Totally. I don’t carry a huge amount of inventory. I went through the process of perfecting the superfit. We have a high waist band and a supportive fit that works well across all the sizes. Before the Kickstarter campaign, I went through a very laborious process to get that right. I then applied our signature fit to different styles. We have full length leggings, capris, and shorts that all feature that same fit. I can put out new things by putting out a new color, fabric or print. But it’s all based on that same fit. By working locally, I can see what’s selling and make my plan for the next release based on the feedback I’m getting from customers instead of trying to plan a year in advance.

What has been the biggest difference between running a fashion startup and a technology startup?
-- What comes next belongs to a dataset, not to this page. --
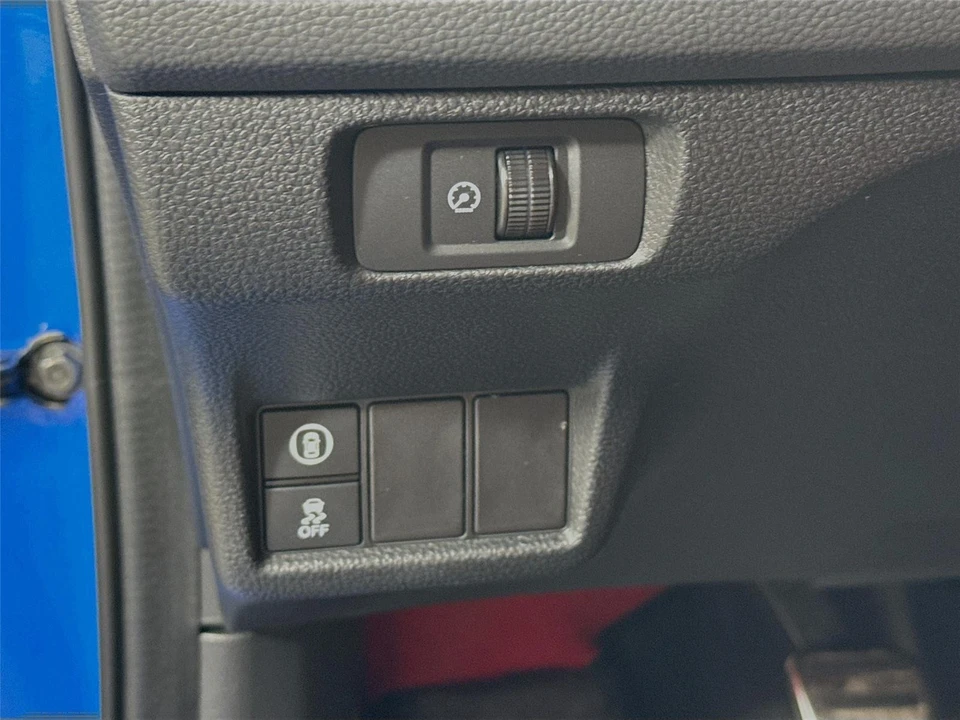 2024 Honda Civic 11th Gen - Image 7 of 21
When I was planning this business, I thought about what I wanted my life to look like and build a business to support that, rather than have my life support my business. That’s different from the startup world. In that world, everything must scale quickly and be a billion-dollar business. I think that that is an unrealistic expectation which sets most people up for failure from day one. I wanted to build something that didn’t require outside investment, that I could be patient with, and grow with. I’m the only person working full time, even though I have a whole host of people, from designers, production, screen printers etc., that support Superfit Hero. But I don’t have any employees and I don’t need them anytime soon. So it provides me the flexibility I need. Small is ok. My definition of success is very broad, but when you’ve taken on many millions in funding and you don’t have a billion-dollar business, you’re a failure. I came at it asking “why do I want to be a founder”, “what about it supports me”, and “how do I design a business that supports that and not all the madness around what startups have become.” I stopped reading all the tech blogs because all the news would be about raising money. That became what success looked like. It didn’t feel like that was for me. That model makes sense for the investment community. A few companies will have that huge success but for that to work you need a lot of failures too. But behind those failures are real people.

Tell us about your experience on Project Runway.

It’s Project Runway: Fashion Startup on Lifetime. It’s a spinoff from the original Project Runway and is produced by the same team. It’s an investment version, sort of like Shark Tank but for fashion companies. They found me on Kickstarter, which I recommend if you have a community of people that support you. Part of what makes Kickstarter so great is that it’s a testing ground for product, marketing, and messaging. But it also works like it did here. People who are looking for successful products go on Kickstarter to find them. It’s a great place to make an MVP. That’s how they found me. I went out to New York for the show, and my episode airs this Thursday October 27. I’m having a public party at Link n Hops in Atwater village where I will also be hosting a pop up shop. I haven’t seen my episode so I’m a little nervous but it was a great experience and I can’t wait to see it!